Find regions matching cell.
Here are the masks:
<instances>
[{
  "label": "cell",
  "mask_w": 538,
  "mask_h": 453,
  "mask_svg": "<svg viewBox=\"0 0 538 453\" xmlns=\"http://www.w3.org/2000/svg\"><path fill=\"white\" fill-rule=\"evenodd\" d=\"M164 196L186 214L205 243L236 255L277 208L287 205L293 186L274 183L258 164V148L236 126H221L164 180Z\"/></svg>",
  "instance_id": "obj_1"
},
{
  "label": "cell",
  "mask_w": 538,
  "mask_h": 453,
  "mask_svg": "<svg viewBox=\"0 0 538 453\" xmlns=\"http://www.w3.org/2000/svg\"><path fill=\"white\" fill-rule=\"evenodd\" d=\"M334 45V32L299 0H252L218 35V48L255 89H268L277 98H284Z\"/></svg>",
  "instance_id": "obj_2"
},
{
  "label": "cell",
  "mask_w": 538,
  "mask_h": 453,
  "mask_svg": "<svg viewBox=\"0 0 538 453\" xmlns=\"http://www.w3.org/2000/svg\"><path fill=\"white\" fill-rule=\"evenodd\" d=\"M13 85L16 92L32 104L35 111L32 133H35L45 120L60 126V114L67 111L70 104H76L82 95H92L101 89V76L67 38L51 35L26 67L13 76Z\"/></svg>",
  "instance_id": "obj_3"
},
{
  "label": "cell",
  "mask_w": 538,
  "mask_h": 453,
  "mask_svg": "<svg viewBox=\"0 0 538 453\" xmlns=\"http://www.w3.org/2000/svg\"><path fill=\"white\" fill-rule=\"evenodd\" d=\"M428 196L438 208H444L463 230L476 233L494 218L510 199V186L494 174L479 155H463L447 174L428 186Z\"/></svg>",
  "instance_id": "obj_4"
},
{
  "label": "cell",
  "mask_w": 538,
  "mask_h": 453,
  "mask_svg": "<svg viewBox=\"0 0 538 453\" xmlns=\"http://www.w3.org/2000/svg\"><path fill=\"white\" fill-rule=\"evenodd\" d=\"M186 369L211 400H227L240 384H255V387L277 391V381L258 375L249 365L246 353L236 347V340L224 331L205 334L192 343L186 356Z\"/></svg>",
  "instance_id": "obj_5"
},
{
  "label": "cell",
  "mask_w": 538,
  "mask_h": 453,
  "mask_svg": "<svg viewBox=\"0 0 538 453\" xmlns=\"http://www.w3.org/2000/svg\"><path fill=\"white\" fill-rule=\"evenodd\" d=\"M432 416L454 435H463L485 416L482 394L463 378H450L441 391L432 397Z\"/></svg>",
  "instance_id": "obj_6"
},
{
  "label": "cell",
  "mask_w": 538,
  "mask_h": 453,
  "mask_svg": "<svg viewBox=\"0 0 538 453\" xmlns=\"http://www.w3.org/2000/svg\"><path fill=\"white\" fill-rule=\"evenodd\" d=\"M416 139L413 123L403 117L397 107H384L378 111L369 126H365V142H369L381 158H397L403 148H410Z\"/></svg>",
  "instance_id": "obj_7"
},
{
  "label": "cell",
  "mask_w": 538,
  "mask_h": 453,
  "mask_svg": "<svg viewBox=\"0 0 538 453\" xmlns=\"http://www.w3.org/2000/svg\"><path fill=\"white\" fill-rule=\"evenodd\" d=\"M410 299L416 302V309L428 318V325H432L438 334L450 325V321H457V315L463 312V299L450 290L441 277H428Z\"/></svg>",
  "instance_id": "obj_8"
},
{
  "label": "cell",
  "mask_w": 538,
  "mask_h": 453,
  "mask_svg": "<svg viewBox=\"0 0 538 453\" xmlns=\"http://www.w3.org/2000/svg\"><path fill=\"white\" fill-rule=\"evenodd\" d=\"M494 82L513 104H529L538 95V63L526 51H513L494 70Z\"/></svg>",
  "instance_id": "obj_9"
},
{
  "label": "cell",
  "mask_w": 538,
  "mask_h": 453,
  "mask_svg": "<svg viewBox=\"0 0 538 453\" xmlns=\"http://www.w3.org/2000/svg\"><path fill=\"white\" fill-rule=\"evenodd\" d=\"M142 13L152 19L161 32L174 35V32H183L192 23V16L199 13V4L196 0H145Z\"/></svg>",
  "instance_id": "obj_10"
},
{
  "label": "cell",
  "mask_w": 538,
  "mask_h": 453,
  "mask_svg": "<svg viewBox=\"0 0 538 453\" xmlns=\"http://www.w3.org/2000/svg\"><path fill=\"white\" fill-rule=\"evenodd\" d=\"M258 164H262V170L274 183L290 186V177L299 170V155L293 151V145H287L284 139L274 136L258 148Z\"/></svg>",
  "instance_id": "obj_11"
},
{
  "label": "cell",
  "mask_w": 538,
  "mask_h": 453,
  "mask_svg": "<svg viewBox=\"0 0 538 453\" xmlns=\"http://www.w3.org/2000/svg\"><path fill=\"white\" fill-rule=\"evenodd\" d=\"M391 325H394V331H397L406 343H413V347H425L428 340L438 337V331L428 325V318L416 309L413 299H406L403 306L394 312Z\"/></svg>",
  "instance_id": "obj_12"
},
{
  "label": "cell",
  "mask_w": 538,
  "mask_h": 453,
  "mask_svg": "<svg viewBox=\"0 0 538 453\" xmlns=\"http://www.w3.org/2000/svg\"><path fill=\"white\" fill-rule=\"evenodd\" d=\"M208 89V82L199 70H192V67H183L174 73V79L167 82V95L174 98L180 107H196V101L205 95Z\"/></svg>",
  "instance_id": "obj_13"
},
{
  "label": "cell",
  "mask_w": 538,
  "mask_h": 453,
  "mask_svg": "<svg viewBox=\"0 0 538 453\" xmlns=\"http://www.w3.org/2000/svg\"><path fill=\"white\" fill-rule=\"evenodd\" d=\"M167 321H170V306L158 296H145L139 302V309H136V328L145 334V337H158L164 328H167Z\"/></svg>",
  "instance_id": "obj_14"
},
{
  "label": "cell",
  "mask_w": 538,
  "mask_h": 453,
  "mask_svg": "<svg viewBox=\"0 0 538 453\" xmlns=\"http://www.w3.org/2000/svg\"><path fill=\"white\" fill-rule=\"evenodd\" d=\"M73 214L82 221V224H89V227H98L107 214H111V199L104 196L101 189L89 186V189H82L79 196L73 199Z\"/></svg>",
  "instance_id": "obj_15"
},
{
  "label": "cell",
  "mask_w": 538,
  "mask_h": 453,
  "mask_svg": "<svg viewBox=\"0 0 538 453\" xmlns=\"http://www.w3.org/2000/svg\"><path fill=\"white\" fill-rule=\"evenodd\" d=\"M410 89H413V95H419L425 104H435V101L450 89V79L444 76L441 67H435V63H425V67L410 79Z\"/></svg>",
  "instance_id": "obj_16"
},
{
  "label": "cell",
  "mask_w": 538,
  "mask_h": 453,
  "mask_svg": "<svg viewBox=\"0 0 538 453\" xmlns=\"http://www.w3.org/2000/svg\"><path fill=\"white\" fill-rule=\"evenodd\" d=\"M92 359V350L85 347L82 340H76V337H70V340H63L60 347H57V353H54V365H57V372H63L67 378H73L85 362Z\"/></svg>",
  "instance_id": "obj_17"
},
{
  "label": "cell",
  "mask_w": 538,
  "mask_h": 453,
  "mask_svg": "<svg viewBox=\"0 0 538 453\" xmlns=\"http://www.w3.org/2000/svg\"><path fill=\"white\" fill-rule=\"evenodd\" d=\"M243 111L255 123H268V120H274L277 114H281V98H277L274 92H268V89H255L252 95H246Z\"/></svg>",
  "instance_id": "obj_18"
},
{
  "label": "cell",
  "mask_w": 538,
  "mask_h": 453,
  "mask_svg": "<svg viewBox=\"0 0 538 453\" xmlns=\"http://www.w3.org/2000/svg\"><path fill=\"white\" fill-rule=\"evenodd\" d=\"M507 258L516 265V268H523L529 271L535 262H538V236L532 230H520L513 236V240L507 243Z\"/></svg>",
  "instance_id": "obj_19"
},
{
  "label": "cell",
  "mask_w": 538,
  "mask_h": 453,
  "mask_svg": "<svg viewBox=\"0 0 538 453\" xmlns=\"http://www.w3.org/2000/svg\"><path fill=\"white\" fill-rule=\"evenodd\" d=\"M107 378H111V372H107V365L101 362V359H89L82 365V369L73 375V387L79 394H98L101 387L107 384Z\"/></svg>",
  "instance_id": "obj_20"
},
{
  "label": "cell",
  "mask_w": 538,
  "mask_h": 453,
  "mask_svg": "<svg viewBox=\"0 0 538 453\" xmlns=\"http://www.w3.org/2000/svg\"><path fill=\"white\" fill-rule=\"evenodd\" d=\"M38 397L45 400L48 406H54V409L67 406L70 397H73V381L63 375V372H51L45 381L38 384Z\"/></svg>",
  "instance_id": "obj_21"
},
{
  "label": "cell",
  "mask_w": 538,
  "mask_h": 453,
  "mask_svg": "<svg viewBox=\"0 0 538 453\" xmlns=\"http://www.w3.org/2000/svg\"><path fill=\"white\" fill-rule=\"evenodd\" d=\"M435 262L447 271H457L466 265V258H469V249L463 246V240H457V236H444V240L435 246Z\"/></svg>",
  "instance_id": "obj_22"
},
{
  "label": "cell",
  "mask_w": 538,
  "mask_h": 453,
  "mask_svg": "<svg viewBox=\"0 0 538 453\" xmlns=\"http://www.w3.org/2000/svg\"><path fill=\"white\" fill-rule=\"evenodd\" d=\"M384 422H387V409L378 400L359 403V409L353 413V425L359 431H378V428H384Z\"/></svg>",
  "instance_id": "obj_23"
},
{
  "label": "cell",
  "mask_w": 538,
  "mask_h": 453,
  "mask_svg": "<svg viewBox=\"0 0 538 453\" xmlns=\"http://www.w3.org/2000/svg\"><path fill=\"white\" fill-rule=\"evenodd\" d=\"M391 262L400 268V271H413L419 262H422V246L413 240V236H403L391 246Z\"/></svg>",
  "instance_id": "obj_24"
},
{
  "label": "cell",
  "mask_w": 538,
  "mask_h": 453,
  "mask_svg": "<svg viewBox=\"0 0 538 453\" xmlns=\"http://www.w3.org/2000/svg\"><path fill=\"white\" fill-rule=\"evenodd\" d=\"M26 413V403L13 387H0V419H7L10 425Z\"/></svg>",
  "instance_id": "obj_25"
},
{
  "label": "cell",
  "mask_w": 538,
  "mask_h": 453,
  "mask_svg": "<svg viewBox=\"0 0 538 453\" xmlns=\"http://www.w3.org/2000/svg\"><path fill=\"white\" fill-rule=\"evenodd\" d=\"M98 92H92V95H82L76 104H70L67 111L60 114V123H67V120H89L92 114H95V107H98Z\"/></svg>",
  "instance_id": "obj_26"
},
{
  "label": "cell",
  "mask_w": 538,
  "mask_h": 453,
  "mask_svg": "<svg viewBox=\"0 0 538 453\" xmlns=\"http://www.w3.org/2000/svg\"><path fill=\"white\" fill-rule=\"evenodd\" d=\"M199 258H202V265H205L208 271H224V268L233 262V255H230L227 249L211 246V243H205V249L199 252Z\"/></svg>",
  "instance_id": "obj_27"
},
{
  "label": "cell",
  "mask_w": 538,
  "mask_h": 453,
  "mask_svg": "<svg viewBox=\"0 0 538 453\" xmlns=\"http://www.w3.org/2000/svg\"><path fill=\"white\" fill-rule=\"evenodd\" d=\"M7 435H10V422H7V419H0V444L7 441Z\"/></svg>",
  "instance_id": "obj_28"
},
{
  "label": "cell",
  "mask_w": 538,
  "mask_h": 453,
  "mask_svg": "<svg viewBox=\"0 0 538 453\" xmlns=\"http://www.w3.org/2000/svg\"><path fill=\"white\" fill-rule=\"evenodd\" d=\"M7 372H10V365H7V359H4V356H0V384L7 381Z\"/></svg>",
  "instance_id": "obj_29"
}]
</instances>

AIM. Can you retype the items from their opening line through the line containing "85L16 92L32 104L35", with both of those lines included?

WRITTEN REPLY.
Find regions matching cell.
Here are the masks:
<instances>
[{
  "label": "cell",
  "mask_w": 538,
  "mask_h": 453,
  "mask_svg": "<svg viewBox=\"0 0 538 453\" xmlns=\"http://www.w3.org/2000/svg\"><path fill=\"white\" fill-rule=\"evenodd\" d=\"M164 196L186 214L205 243L236 255L277 208L287 205L293 186L274 183L258 164V148L236 126H221L164 180Z\"/></svg>",
  "instance_id": "obj_1"
},
{
  "label": "cell",
  "mask_w": 538,
  "mask_h": 453,
  "mask_svg": "<svg viewBox=\"0 0 538 453\" xmlns=\"http://www.w3.org/2000/svg\"><path fill=\"white\" fill-rule=\"evenodd\" d=\"M334 45V32L299 0H252L218 35V48L255 89H268L277 98H284Z\"/></svg>",
  "instance_id": "obj_2"
},
{
  "label": "cell",
  "mask_w": 538,
  "mask_h": 453,
  "mask_svg": "<svg viewBox=\"0 0 538 453\" xmlns=\"http://www.w3.org/2000/svg\"><path fill=\"white\" fill-rule=\"evenodd\" d=\"M13 85L16 92L32 104L35 111L32 133H35L45 120L60 126V114L67 111L70 104H76L82 95H92L101 89V76L67 38L51 35L26 67L13 76Z\"/></svg>",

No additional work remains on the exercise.